DATA LISTING:
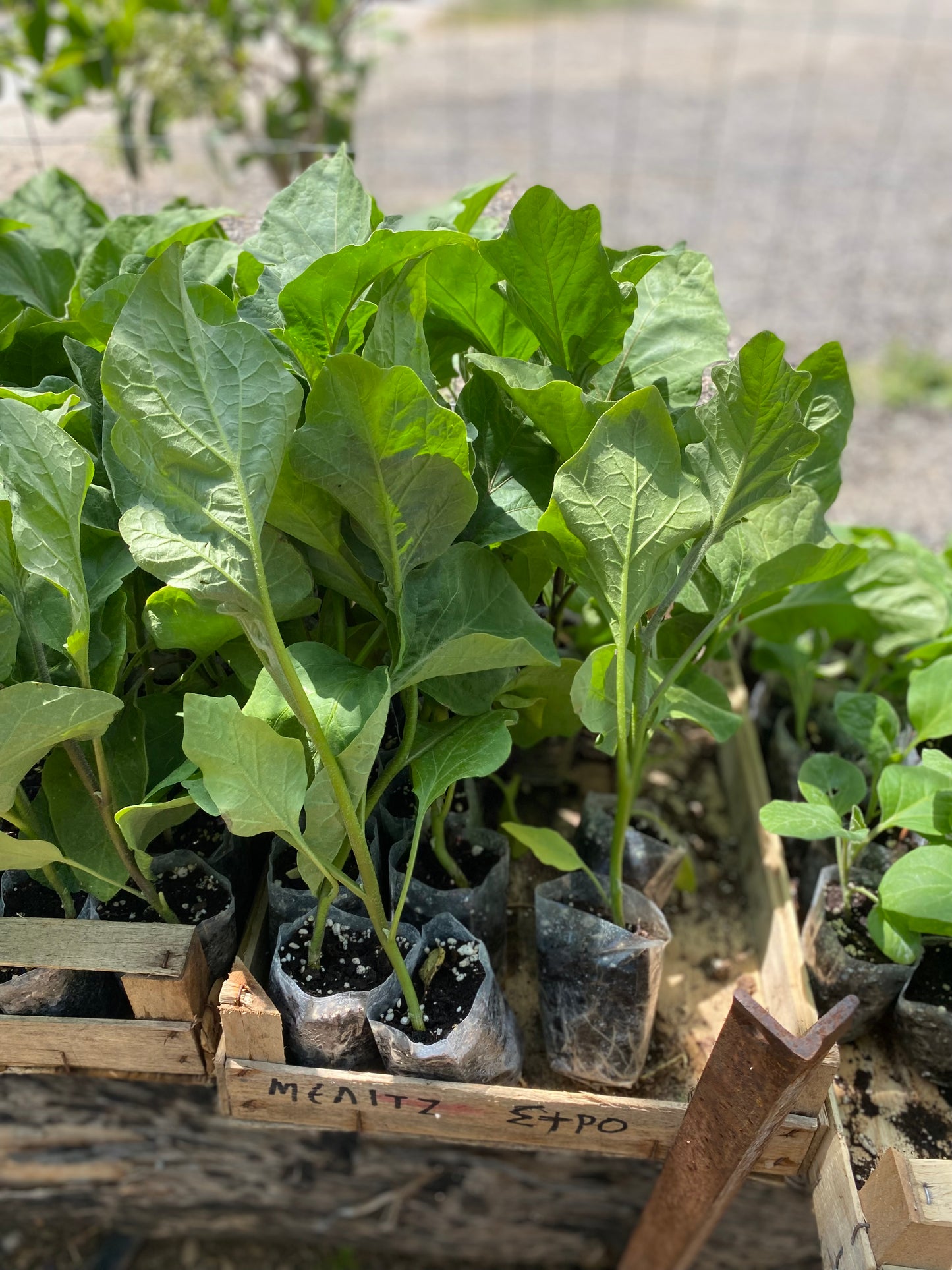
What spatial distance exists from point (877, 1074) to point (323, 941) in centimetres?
49

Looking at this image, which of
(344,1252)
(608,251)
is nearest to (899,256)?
(608,251)

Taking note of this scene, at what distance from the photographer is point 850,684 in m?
1.16

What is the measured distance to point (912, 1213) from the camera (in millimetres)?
630

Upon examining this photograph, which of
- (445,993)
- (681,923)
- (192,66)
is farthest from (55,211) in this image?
(192,66)

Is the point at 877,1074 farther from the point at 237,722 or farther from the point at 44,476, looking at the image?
the point at 44,476

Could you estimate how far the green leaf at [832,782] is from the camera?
2.68ft

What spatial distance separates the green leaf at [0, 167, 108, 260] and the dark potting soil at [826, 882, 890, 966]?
97cm

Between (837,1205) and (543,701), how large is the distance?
437mm

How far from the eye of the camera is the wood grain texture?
1159mm

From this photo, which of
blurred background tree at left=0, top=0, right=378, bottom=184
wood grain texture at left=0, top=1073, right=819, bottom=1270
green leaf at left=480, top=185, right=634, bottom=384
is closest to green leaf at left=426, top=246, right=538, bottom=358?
green leaf at left=480, top=185, right=634, bottom=384

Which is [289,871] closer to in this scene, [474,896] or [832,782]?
[474,896]

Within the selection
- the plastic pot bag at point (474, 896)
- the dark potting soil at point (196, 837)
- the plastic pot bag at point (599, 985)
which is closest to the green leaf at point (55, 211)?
the dark potting soil at point (196, 837)

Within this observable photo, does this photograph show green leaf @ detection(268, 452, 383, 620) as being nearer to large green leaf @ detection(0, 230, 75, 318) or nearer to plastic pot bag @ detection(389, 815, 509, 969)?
plastic pot bag @ detection(389, 815, 509, 969)

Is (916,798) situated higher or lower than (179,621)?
lower
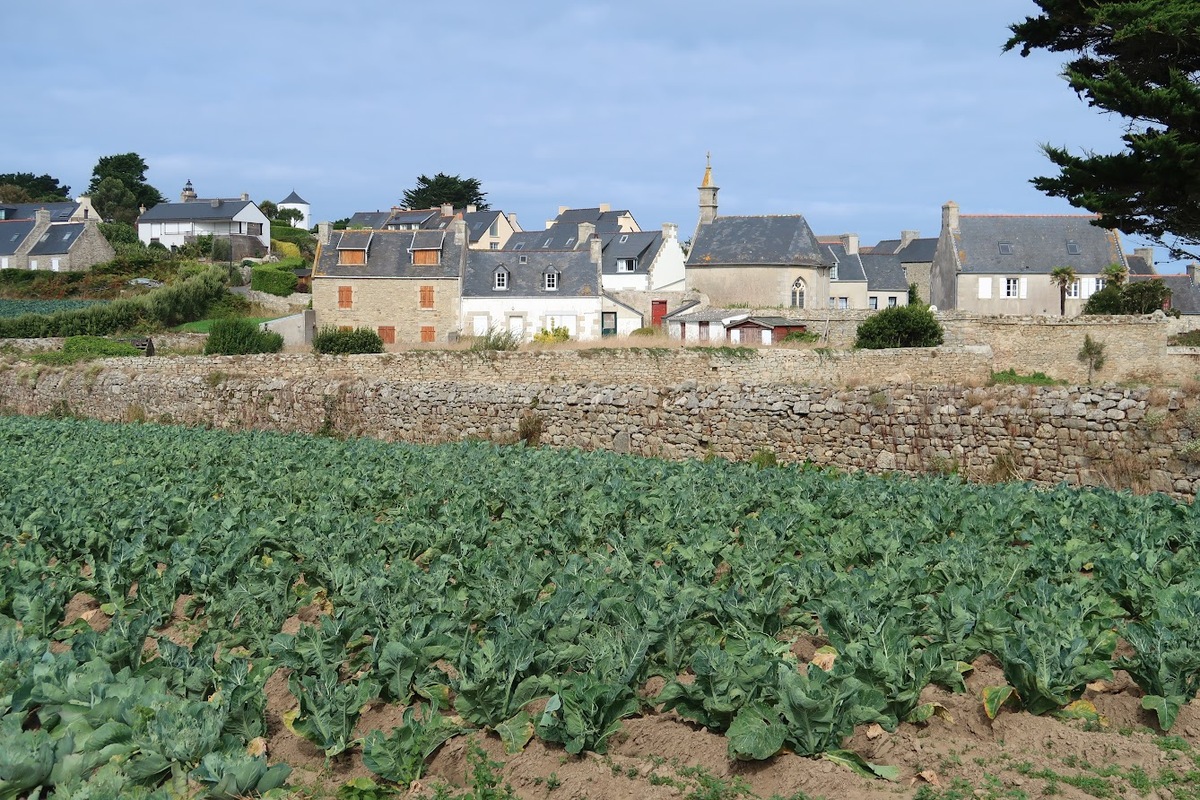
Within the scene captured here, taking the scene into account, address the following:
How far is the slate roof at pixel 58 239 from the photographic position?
61.8m

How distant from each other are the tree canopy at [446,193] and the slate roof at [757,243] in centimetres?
3811

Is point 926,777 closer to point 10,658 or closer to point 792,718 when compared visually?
point 792,718

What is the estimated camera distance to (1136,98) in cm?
1579

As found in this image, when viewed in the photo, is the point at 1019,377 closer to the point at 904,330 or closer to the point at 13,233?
the point at 904,330

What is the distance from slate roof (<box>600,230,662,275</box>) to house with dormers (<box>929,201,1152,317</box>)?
14.1 metres

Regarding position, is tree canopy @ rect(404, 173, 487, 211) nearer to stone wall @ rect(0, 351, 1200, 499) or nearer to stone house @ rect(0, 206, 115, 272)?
stone house @ rect(0, 206, 115, 272)

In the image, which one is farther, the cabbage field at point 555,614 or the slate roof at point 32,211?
the slate roof at point 32,211

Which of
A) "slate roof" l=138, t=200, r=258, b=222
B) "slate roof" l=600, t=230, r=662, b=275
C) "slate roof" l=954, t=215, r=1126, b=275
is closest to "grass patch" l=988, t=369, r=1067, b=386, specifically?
"slate roof" l=954, t=215, r=1126, b=275

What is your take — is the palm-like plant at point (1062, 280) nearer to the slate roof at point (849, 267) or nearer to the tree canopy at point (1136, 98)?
the slate roof at point (849, 267)

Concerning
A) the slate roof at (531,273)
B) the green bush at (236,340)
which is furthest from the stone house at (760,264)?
the green bush at (236,340)

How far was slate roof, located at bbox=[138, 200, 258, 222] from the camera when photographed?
7494cm

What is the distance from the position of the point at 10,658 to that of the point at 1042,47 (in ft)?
58.9

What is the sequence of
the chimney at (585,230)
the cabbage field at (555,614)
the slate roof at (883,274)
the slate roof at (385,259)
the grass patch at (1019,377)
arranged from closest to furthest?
the cabbage field at (555,614), the grass patch at (1019,377), the slate roof at (385,259), the chimney at (585,230), the slate roof at (883,274)

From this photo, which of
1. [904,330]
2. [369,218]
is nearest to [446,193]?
[369,218]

EXERCISE DETAILS:
Rewrite all of the items above with "wood grain texture" changed to "wooden floorboard" wherever it occurs, keeping everything else the same. Leave the pictures out of your answer.

SOLUTION FOR THIS TASK:
What spatial distance exists from point (877, 1074) to point (323, 941) in centimetres?
49

Looking at this image, which of
(344,1252)
(608,251)
is nearest to (899,256)?
(608,251)

Taking note of this scene, at what distance from the photographer is point 850,684 in m?
1.16

What is the measured distance to point (912, 1213) from the camera (in millimetres)?
630

Upon examining this photograph, which of
- (445,993)
- (681,923)
- (192,66)
is farthest from (55,211) in this image?
(192,66)

Is the point at 877,1074 farther from the point at 237,722 or farther from the point at 44,476, looking at the image?
the point at 44,476

Could you estimate how far the green leaf at [832,782] is from the camera?
2.68ft

What spatial distance separates the green leaf at [0, 167, 108, 260] and the dark potting soil at [826, 882, 890, 966]?
97cm

Between (837,1205) and (543,701), how large is the distance?
437mm

How far from the eye of the camera is the wooden floorboard?
1159mm

From this photo, which of
blurred background tree at left=0, top=0, right=378, bottom=184
wooden floorboard at left=0, top=1073, right=819, bottom=1270
green leaf at left=480, top=185, right=634, bottom=384
is closest to green leaf at left=426, top=246, right=538, bottom=358?
green leaf at left=480, top=185, right=634, bottom=384

Which is [289,871] closer to in this scene, [474,896] or [832,782]?
[474,896]

Within the selection
- the plastic pot bag at point (474, 896)
- the dark potting soil at point (196, 837)
- the plastic pot bag at point (599, 985)
which is closest to the green leaf at point (55, 211)?
the dark potting soil at point (196, 837)

Within this observable photo, does this photograph show green leaf @ detection(268, 452, 383, 620) as being nearer to large green leaf @ detection(0, 230, 75, 318) or nearer to plastic pot bag @ detection(389, 815, 509, 969)?
plastic pot bag @ detection(389, 815, 509, 969)

Is (916,798) situated higher or lower than (179,621)?
lower
Within the scene captured here, taking the scene into account, address the following:
How far is the slate roof at pixel 58 239 from the photographic position?
61.8m

How distant from each other are the tree canopy at [446,193] and the slate roof at [757,243] in centimetres?
3811

Is point 926,777 closer to point 10,658 or closer to point 792,718 when compared visually?
point 792,718

What is the estimated camera distance to (1136,98) in cm?
1579

As found in this image, when viewed in the photo, is the point at 1019,377 closer to the point at 904,330 or closer to the point at 13,233?
the point at 904,330

What is the distance from slate roof (<box>600,230,662,275</box>) to house with dormers (<box>929,201,1152,317</box>)?
14.1 metres

Regarding position, is tree canopy @ rect(404, 173, 487, 211) nearer to stone wall @ rect(0, 351, 1200, 499) or nearer to stone house @ rect(0, 206, 115, 272)?
stone house @ rect(0, 206, 115, 272)

In the image, which one is farther, the cabbage field at point 555,614 or the slate roof at point 32,211?
the slate roof at point 32,211

Which of
A) "slate roof" l=138, t=200, r=258, b=222
B) "slate roof" l=600, t=230, r=662, b=275
C) "slate roof" l=954, t=215, r=1126, b=275
is closest to "grass patch" l=988, t=369, r=1067, b=386, specifically?
"slate roof" l=954, t=215, r=1126, b=275

What is your take — is the palm-like plant at point (1062, 280) nearer to the slate roof at point (849, 267) or nearer to the tree canopy at point (1136, 98)?
the slate roof at point (849, 267)

Concerning
A) the slate roof at (531,273)
B) the green bush at (236,340)
which is furthest from the stone house at (760,264)?
the green bush at (236,340)

How far was slate roof, located at bbox=[138, 200, 258, 222] from the camera when photographed?
7494cm

What is the distance from the position of the point at 10,658 to that of the point at 1042,47 (in ft)?
58.9

What is the sequence of
the chimney at (585,230)
the cabbage field at (555,614)
the slate roof at (883,274)
the slate roof at (385,259)
the grass patch at (1019,377)
arranged from closest to furthest?
the cabbage field at (555,614), the grass patch at (1019,377), the slate roof at (385,259), the chimney at (585,230), the slate roof at (883,274)

From this photo, which of
1. [904,330]
2. [369,218]
is nearest to [446,193]?
[369,218]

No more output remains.